Lefkoşa
Andız’ın evinde öğle yemeğinden sonra kahvelerimizi yudumluyorduk.
Andız anılarını yazmaya başlamıştı, ama yavaş gidiyordu. On beş ayda, on beş sayfa yazmıştı. Bu hızla giderse 300 sayfalık bir kitap yazması için 25 yıl çalışması gerekecekti. Hızlanması için öneride bulunmamı istiyordu.
Meryem, eşi, kahvelerimizi getirdikten sonra salonun diğer ucundaki bir koltuğa ilişmiş, kitabına dönmüştü. Kalın bir kitaptı. Sağ taraftaki sayfaların inceliğinden sonuna yaklaştığı anlaşılıyordu.
Andız en eski arkadaşımdır. İlk karşılaşmamız Lefkoşa’daki Laleli Cami’ndeki anaokulunda oldu. İlkokulu ve liseyi beraber okuduk. Lisede Galfa da bize katıldı ve birbirinden ayrılmaz üç arkadaş olduk. Dura kalka bu günlere kadar geldik. İstediğim zaman Andız’ın Lefkoşa’daki evinde yemek için açık davetiyem var.
Meryem kitabını koltuğun üzerine bıraktı ve kalkıp önümdeki koltuğa geçti.
“Bu evde bir hayalet var,” dedi bana bakarak, “Biliyor muydun?”
Konunun değişmesi Andız’ın hoşuna gitmedi. “Nereden çıktı şimdi bu?” diye diklendi.
Meryem güldü.
Andız’a kitap yazmanın disiplin gerektirdiğini, sabah masaya oturduğunda telefonunu kapatması, internete girmekten vazgeçmesi gerektiğini anlatıyordum. Her gün, en az dört yüz kelime yazmalıydı. Bir süre sonra yazmadan yapamayacaktı.
Hayalet konusu daha ilginç geldi.
“Nasıl bir hayalet?” diye sordum.
“Damla da gördü,” dedi Meryem.
Damla, Andızların kızıdır.
“Geceleri Damla’nın odasının penceresinden içeri girip kapısından dışarı çıkıyordu. Aşağıda çıkardığı tıkırtıları duyuyorduk.”
Andız yarı alaycı, yarı kızgın bir tonla girişti: “Parkenin çıtırdamalarını hayalet zannediyor bunlar!”
Aldırmadık.
“Damla evlenip taşınınca duvarı yıktırıp yatak odasını büyüttüm. Aynı pencereden bizim odamıza girmeye başladı.”
“Nasıl bir şey?” diye sordum.
“Asık yüzlü, başı önüne eğik bir adam. Bir Rum. Şimdi bu sitenin olduğu yerde büyük çatışmalar oldu. Önce Rumlar Ortaköy’e kadar geldi. Sonra bizimkiler saldırıp onları geri itti. Burada ölüp burada kalmış olmalı. Ürkütücü biri değil. Damla da ondan korkmuyordu. Ben de korkmuyorum.”

___

• [Yapılacak Alıştırmalar]:
1. Lefkoşa metnini "Meryem güldü." sözlerinin geçtiği yerden başlatıp "sonra yazmadan yapamayacaktı." sözlerinden sonra bitirerek yeniden yazınız. Bu kısımda "disiplin" ifadesini "sabır" ile değiştiriniz.
2. Lefkoşa metnini son cümlesinden sonra gelecek bölümle sürdürünüz.

• [Verilen Malzeme]:
___

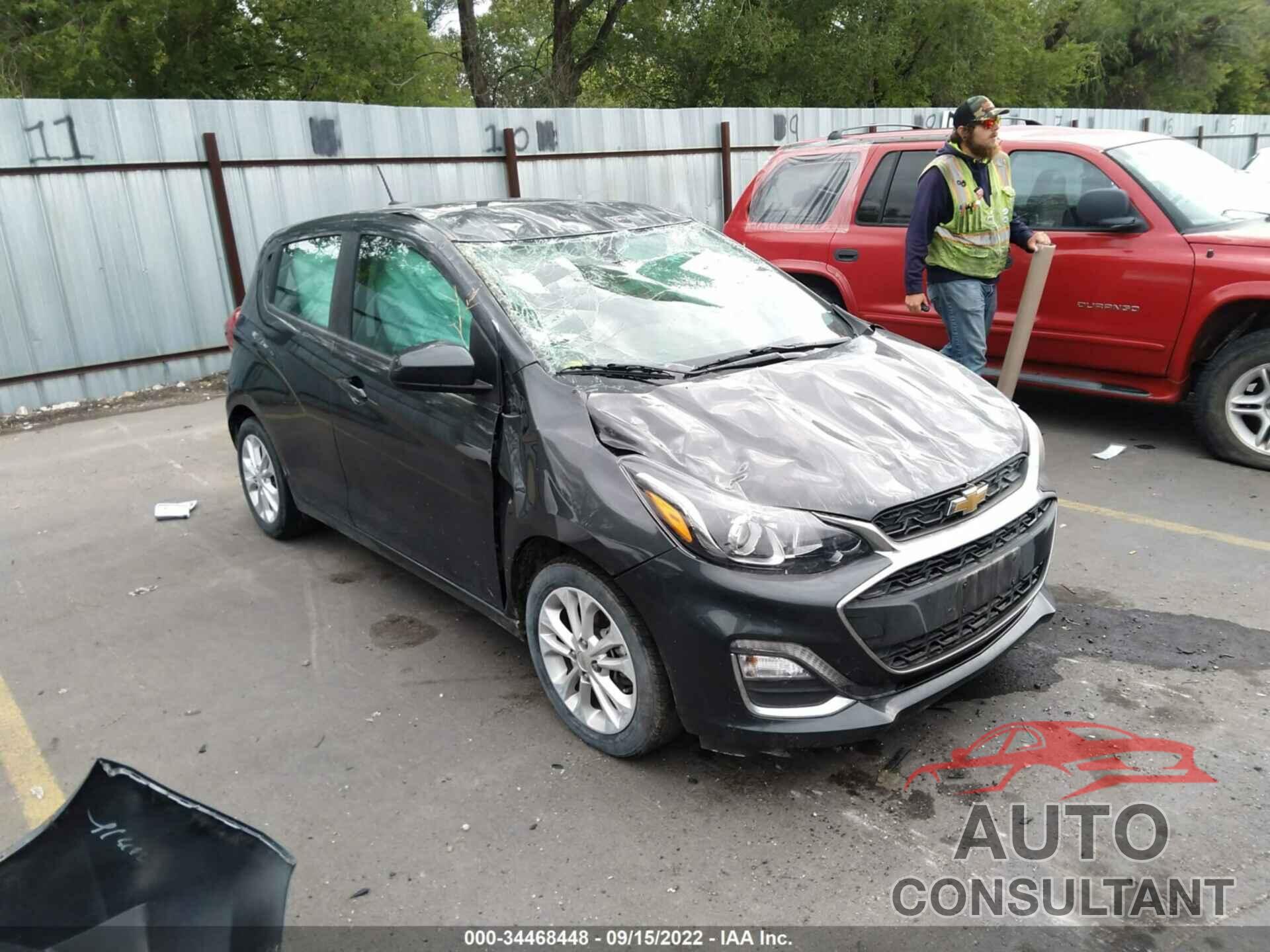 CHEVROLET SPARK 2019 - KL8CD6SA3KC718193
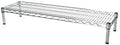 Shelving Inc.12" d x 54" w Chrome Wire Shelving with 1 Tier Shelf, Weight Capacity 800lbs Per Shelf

___

• [Görevlere Göre Yanıtlar]:
1.
Meryem güldü.
Andız’a kitap yazmanın sabır gerektirdiğini, sabah masaya oturduğunda telefonunu kapatması, internete girmekten vazgeçmesi gerektiğini anlatıyordum. Her gün, en az dört yüz kelime yazmalıydı. Bir süre sonra yazmadan yapamayacaktı.

2.
Andız başını salladı; “Bu evde neler çektiğimi şimdi anlıyor musun?”
“Otur, konuşalım, bana derdini anlat demelisin ona bir gece,” dedim Meryem’e.
“Artık gelmiyor. İçeri girdiği pencerenin önüne bir Kuran koydum. Kuran konunca gelmezmiş.”
“Parke, parke!” dedi Andız sesini yükselterek.
Meryem oralı olmadı.
“Hayaletle konuşulabiliyor mu?” diye sordu. “Konuşulabiliyorsa Kuran’ı kaldırırım.”
“Bilmiyorum valla,” dedim. “Hiç denemedim. Bende yok.”
“Hımmm,” dedi Meryem. Gözlerinde Kuran’ı kaldırıp hayaletle konuşmayı tarttığını gördüm.
“Ben kalkıp romanımı bitireyim,” dedi ve koltuğuna geri döndü.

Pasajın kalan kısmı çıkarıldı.